The Grammarphobia Blog

A crotchety question

Q: I know that “go commando” means go without underwear, but how did this expression come about? I heard it for the first time several years ago when the paparazzi were taking crotch shots of Britney Spears and Paris Hilton.

A: The verbal phrase “go commando,” which means go without one’s skivvies, dates from the 1970s, according to Cassell’s Dictionary of Slang.

A suggested explanation, which Cassell’s accompanies with a question mark, is that “tough commandos need no such ‘soft’ apparel.”

Daniel Engber, writing in Slate in 2005, asked the question “Do our commandos really go commando?” Then he answered it:

“Many commandos do forgo underpants when they suit up in the field, but the practice is by no means limited to the special forces.
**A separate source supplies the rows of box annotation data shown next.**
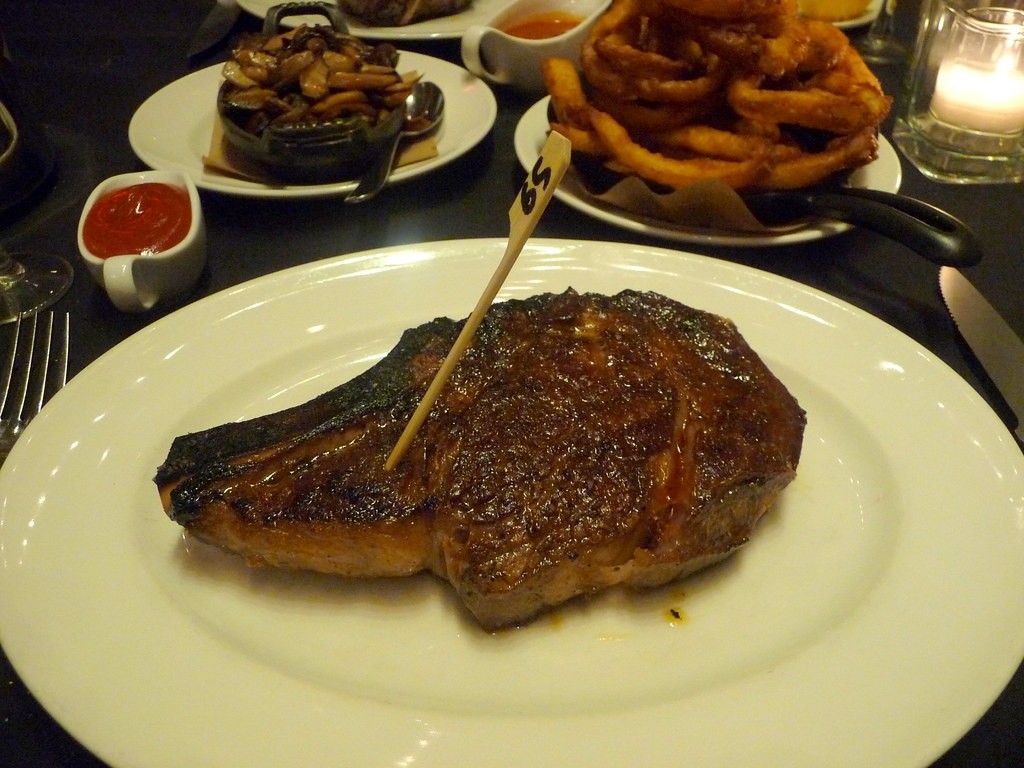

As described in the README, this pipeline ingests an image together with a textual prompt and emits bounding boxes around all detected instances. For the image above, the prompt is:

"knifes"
[939,266,1024,444]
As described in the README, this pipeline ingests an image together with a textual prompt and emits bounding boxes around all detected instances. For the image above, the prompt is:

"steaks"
[150,287,807,632]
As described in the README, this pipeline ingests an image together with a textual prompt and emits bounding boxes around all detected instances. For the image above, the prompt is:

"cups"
[76,168,206,316]
[460,0,615,93]
[890,0,1024,185]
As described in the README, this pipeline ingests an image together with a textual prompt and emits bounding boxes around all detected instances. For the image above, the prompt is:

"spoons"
[344,82,443,203]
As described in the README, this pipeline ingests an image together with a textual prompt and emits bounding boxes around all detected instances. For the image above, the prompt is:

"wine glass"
[0,101,75,327]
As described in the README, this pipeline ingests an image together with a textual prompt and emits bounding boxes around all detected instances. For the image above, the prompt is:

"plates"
[233,0,498,38]
[127,48,498,198]
[1,236,1023,768]
[514,92,904,246]
[829,0,886,30]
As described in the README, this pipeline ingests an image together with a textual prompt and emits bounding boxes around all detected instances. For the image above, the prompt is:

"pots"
[218,1,406,177]
[549,98,985,270]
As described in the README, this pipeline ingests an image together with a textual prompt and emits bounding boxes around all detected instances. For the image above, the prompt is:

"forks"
[0,310,71,470]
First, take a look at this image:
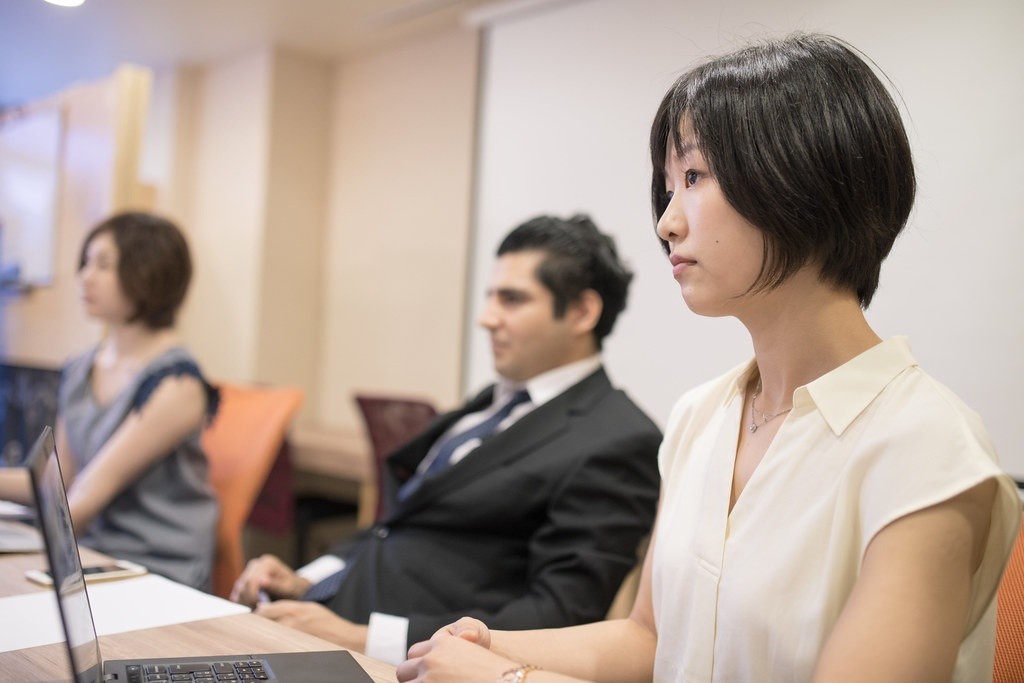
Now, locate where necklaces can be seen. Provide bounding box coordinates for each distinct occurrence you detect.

With limited rucksack space and infrequent opportunities to wash up or change clothes, American troops sometimes decide that clean underwear is more trouble than it’s worth.”

Engber, who writes mainly about science for Slate, added:

“In addition, going without can increase ventilation and reduce moisture in a soldier’s battle dress uniform, which in turn can minimize his chances of getting a rash or crotch rot, a fungal infection of the groin. (Whether or not they wear underpants, many soldiers use Gold Bond Medicated Powder to prevent these ailments.)”

The phrase was popularized by a 1996 episode of the sitcom Friends. The character Joey, demanding that Chandler give him back his shorts, says, “It’s a rented tux, OK? I’m not gonna go commando in another man’s fatigues.”